[Dataset entries]

○ ○ ○ ○

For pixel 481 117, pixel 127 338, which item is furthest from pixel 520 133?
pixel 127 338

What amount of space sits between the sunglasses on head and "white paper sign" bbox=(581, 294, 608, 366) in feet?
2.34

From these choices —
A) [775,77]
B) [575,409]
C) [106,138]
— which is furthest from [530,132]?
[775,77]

○ ○ ○ ○

Exercise task »
Write out the entries above word for word, keeping every line unchanged.

Complete output »
For pixel 481 117, pixel 127 338, which item is furthest from pixel 520 133?
pixel 127 338

What amount of space sits between the sunglasses on head and "white paper sign" bbox=(581, 294, 608, 366) in feet?
2.34

From these choices —
A) [775,77]
B) [575,409]
C) [106,138]
— which is furthest from [530,132]?
[775,77]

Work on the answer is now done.